As of Wednesday afternoon, Dallas had a contract with one hotel, which had over 285 rooms available. At 2 p.m., Vaz said eight buses had arrived and 185 people had been housed in 92 hotel rooms. Most evacuees — largely families with children and senior citizens — are fleeing Beaumont and Port Arthur, in line of the storm’s expected direct path.
The city is looking for other hotels to contract with, but Vaz warned that the supply is decreasing quickly.
“At last count, we had close to 200 people who have arrived in our city,” Dallas Mayor Eric Johnson said. “We expect that Dallas will welcome many more evacuees in the hours and days ahead.”
The city expects another 16 buses coming in by the end of the day. Thousands have evacuated on their own, and by Wednesday afternoon, there were over 130 cars lined up in a reception center in Mesquite.
According to a state emergency department spokesperson, TDEM and regional emergency departments throughout the state have been preparing since March for a hurricane in the pandemic.
Seth Christensen said coastal regions have standing agreements in place with inland communities that take in evacuees and people rescued from the storms — like the partnership between Galveston and Austin. The state provides buses to transport people to the partner cities and towns where they're often then checked in and taken to emergency shelters. But in the pandemic, Christensen said, more places are choosing to house people in hotels or motels instead, where families can be better isolated.
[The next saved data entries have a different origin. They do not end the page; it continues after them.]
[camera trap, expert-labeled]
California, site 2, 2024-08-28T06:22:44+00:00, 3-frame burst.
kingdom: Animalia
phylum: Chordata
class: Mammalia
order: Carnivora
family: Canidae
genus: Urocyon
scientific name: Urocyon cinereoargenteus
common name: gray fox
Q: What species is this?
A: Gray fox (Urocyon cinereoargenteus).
“Using noncongregate settings like hotels is a new environment in 2020,” he said. “You don’t have a lot of people traveling at the moment because of COVID-19, so that probably works in our favor.”
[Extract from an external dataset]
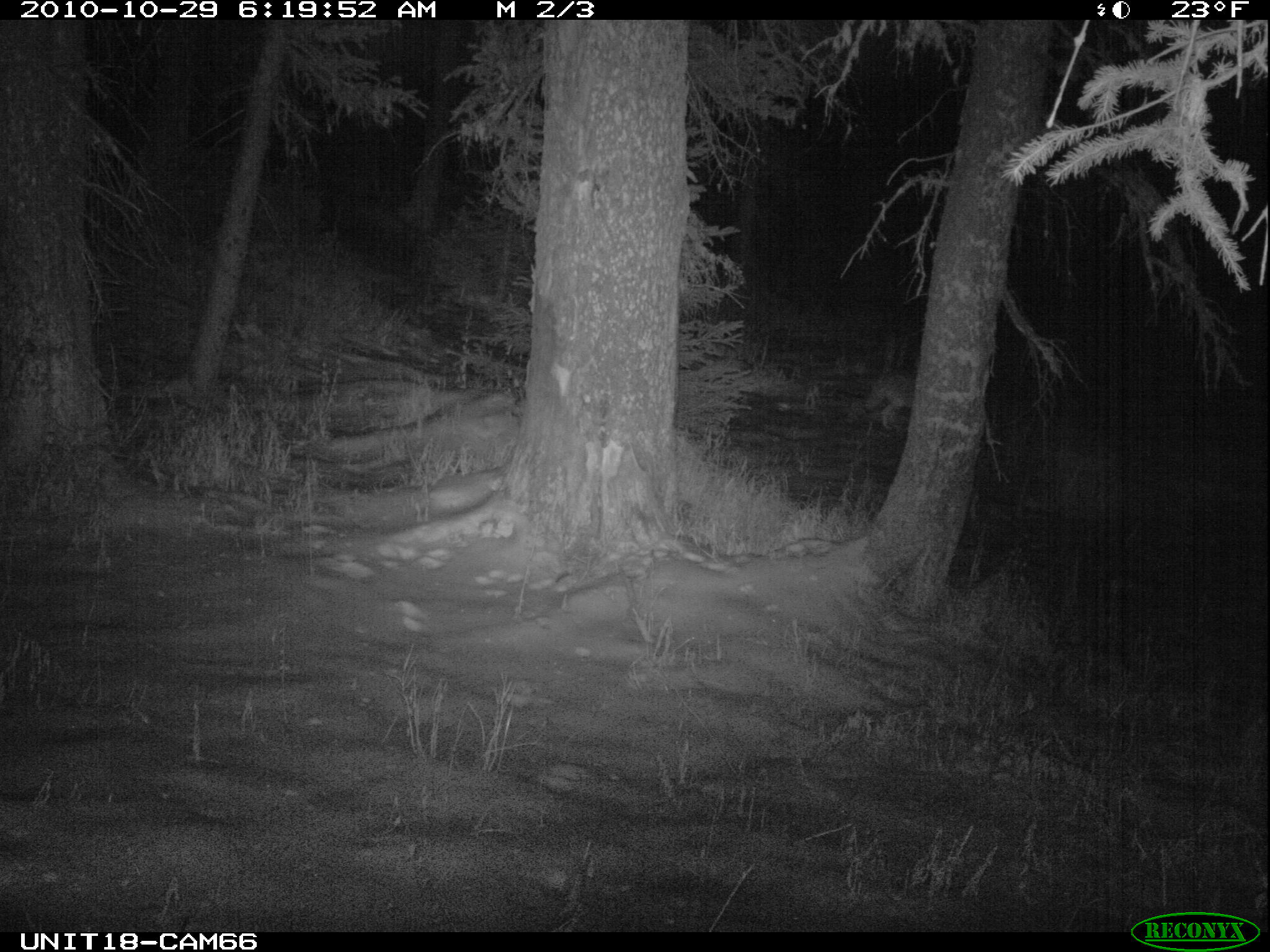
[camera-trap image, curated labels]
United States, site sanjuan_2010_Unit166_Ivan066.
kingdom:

He said the city’s costs for the hotels, like emergency shelters, are reimbursable with disaster funds from the federal government. In places where emergency shelters are established, they will follow guidelines from the state health department and the U.S. Centers for Disease Control and Prevention, providing cleaning supplies and masks to those who need them and holding fewer people with more distance among them.
The state has also increased its contracted number of buses, Christensen said, since a bus that previously could have transported 50 people may now only seat 15 or 20. Masks are also required on buses and are provided to those who don’t have them. Abbott said Wednesday that the state had already deployed 400 buses.
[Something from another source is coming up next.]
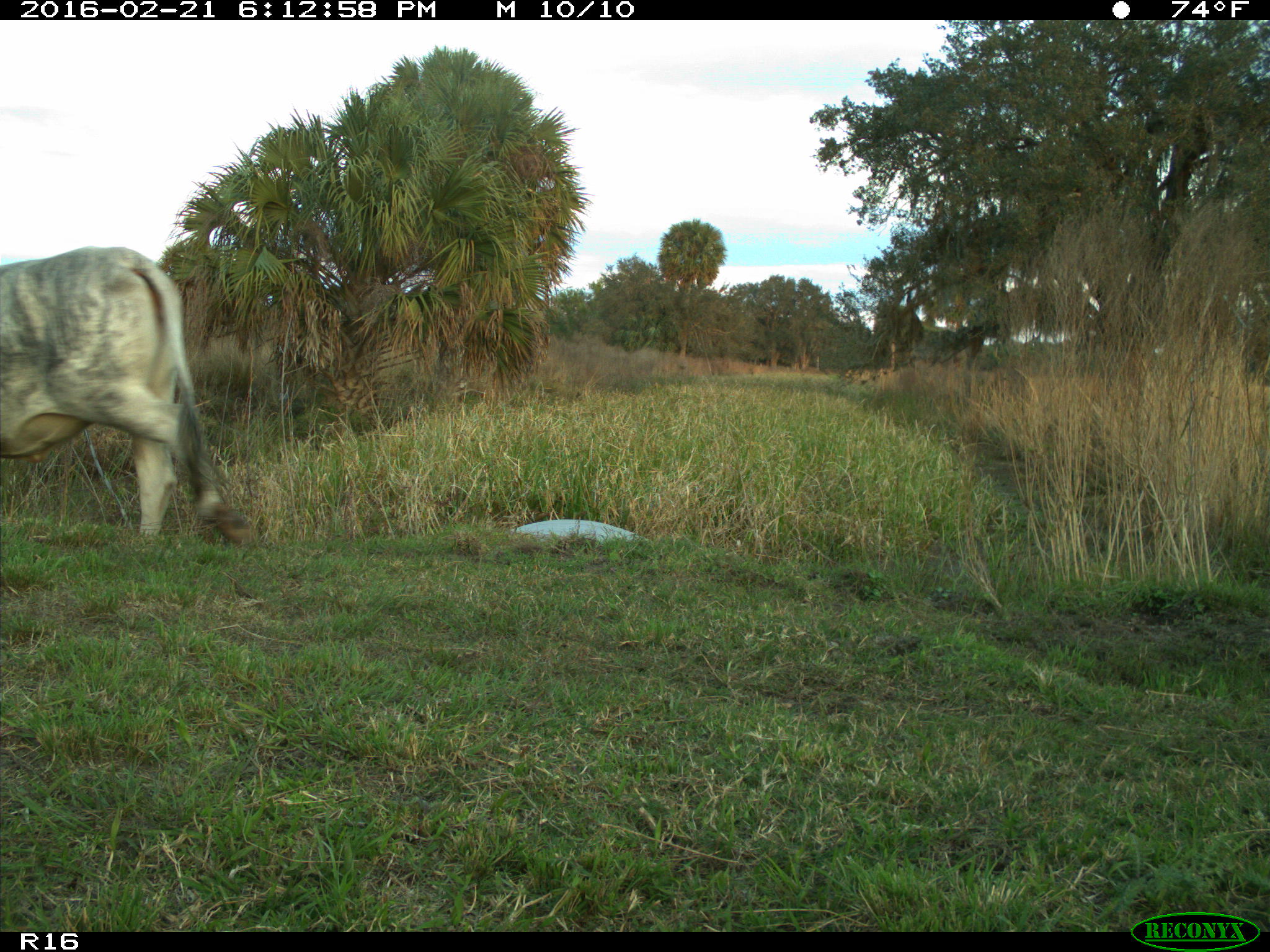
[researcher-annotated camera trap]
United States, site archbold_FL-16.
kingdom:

In Port Arthur on Tuesday morning, John Beard watched his elderly neighbors get on a shuttle that was helping evacuate people. The husband was lifted into the shuttle while sitting in his wheelchair and carrying a duffel bag. The wife left with a suitcase and her walker. Beard wasn't sure what city they were headed for.
“They locked up the house and they were gone,” said Beard, who is a former council member and founder of the advocacy group Port Arthur Community Action Network. “They said, ‘We really don’t want to go, but we do what we have to do.’”
The state has also been stockpiling personal protective equipment throughout the pandemic, Christensen said, with masks, gloves and cleaning supplies spread out throughout the state where they are expected to be needed most.
“For this event, we’re able to utilize that PPE not only for the first responders that are going to need it if they are rescuing residents, evacuating residents, but also the residents,” he said.
Disclosure: Steve Adler, a former Texas Tribune board chair, has been a financial supporter of The Texas Tribune, a nonprofit, nonpartisan news organization that is funded in part by donations from members, foundations and corporate sponsors. Financial supporters play no role in the Tribune's journalism. Find a complete list of them here.
Correction: An earlier version of this story misnamed the Texas Division of Emergency Management.